Ketiga, klaim bahwa “Ibnu Hajar ingin memupus argumen pendapat yang dilemahkannya dengan perkataan Ibnu Abdil Barr itu” akibat ketidakcermatan –kalau tidak mau dikatakan ketidakjujuran- dalam memberikan informasi. Sebab petikan itu hanya diambil sebagian, tidak seutuhnya. Padahal perkataan yang ditampilkan oleh Ibnu Hajar bukan hanya Ibnu Abdil Barr, namun juga Imam an-Nawawi, yaitu setelah mencantumkan pendapat Ibnu Abdil Barr,  Ibnu Hajar melanjutkan pembicaraan sebagai berikut:
وَقَالَ النَّوَوِي الإِسْبَالُ تَحْتَ الْكَعْبَيْنِ لِلخُيَلاَءِ فَإِنْ كَانَ لِغَيْرِهَا فَهُوَ مَكْرُوْهٌ وَهكَذَا نَصَّ الشَّافِعِيُّ عَلَى الْفَرْقِ بَيْنَ الْجَرِّ لِلْخُيَلاَءِ وَلِغَيْرِ الْخُيَلاَءِ قَالَ وَالْمُسْتَحَبُّ أَنْ يَكُوْنَ الإِزَارُ إِلَى نِصْفِ السَّاقِ وَالْجَائِزُ بِلاَ كَرَاهَةٍ مَا تَحْتَهُ إِلَى الْكَعْبَيْنِ وَمَا نَزَلَ عَنِ الْكَعْبَيْنِ مَمْنُوْعٌ مَنْعَ تَحْرِيْمٍ إِنْ كَانَ لِلْخُيَلاَءِ وَإِلاَّ فَمَنْعُ تَنْزِيْهٍ لأَنَّ الأَحَادِيْثَ الْوَارِدَةَ فِي الْزَجْرِ عَنِ الإِسْبَالِ مُطْلَقَةٌ فَيَجِبُ تَقْيِيْدُهَا بِالإِسْبَالِ لِلْخُيَلاَءِ
“An-Nawawi berkata, ‘al-Isbal di bawah mata kaki karena sombong. Jika bukan karena sombong hukumnya makruh’. Demikian pula as-Syafi’I menetapkan perbedaan antara menyeret pakaian karena sombong dan bukan karena sombong. Ia berkata, ‘Mustahab (hukumnya sunat) menggunakan izar hingga tengah betis. Jaiz (hukumnya boleh) hingga mata kaki. Dan di bawah mata kaki mamnu tahrim (hukumnya haram) jika karena sombong. Jika bukan karena sombong mamnu’ tanzih (hukumnya makruh), karena hadis-hadis yang mencela isbal datang secara mutlak, maka wajib mentaqyid dengan isbal karena sombong’. Selesai.” Lihat, Fath al-Bari, Dar al-Ma’rifah, Beirut, 1379 H, X:263

Dengan pencantuman pendapat imam an-Nawawi di samping Ibnu Abdil Barr di atas tampak jelas bahwa penggunaan shighah at-Tamridh (ustudilla) dalam konteks ini untuk menunjukkan ikhtilaf pendapat para ulama. Dan hingga paragraph ini belum tampak sikap Ibnu Hajar terhadap ikhtilaf itu.

■ Keterangan:
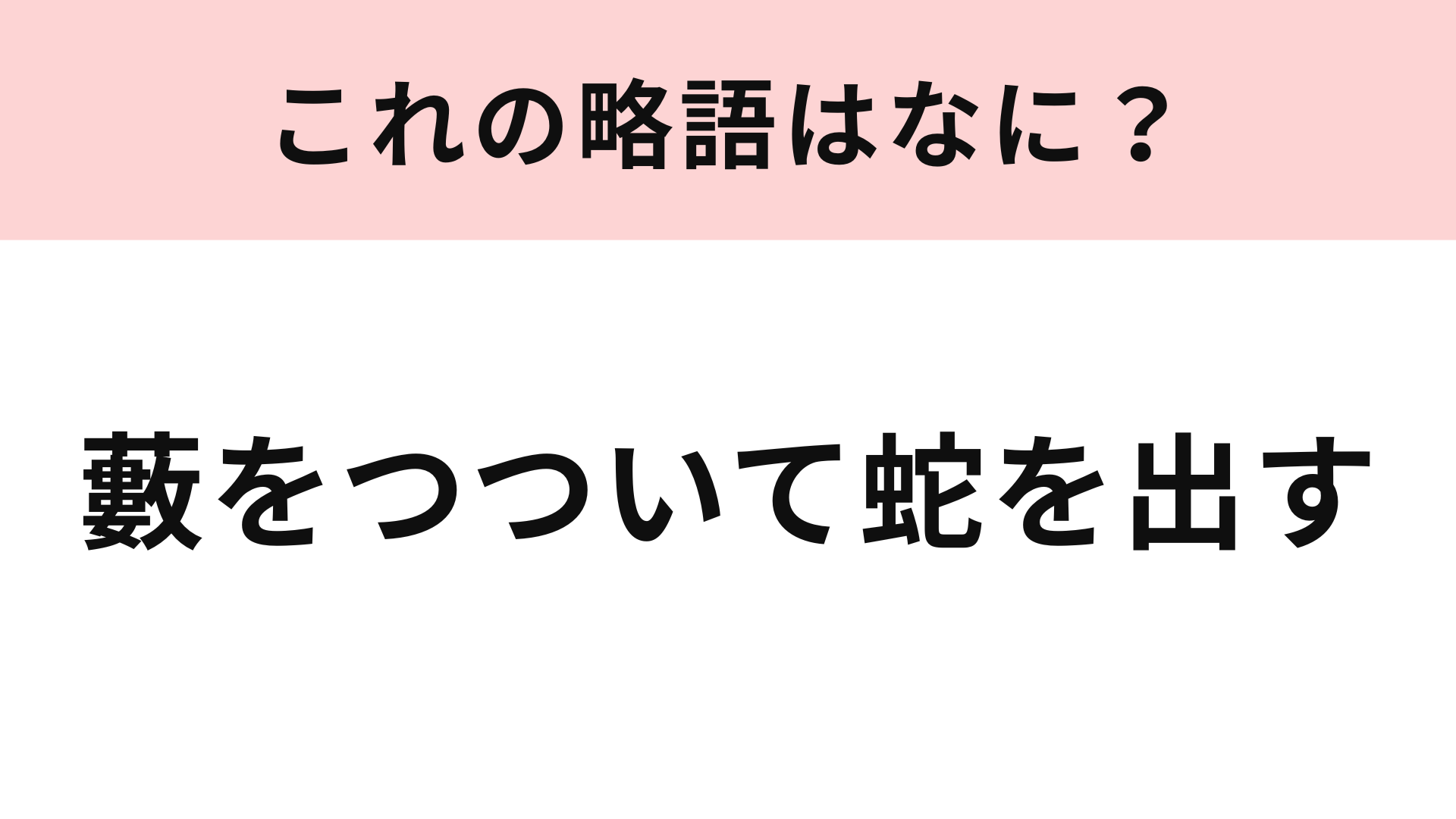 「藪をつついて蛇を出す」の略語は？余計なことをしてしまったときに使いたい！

==

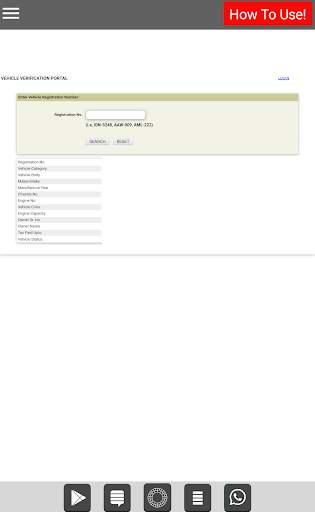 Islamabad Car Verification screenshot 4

■ Tugas Wajib:
1. Salin ulang seluruh bagian kutipan, dari "Dengan pencantuman pendapat" terus hingga "terhadap ikhtilaf itu.".
2. Menurut kutipan, penggunaan shighah at-Tamridh (ustudilla) dalam konteks ini menunjukkan apa?

■ Soal Terpecahkan:
1.
Dengan pencantuman pendapat imam an-Nawawi di samping Ibnu Abdil Barr di atas tampak jelas bahwa penggunaan shighah at-Tamridh (ustudilla) dalam konteks ini untuk menunjukkan ikhtilaf pendapat para ulama. Dan hingga paragraph ini belum tampak sikap Ibnu Hajar terhadap ikhtilaf itu.

2. Ikhtilaf pendapat para ulama.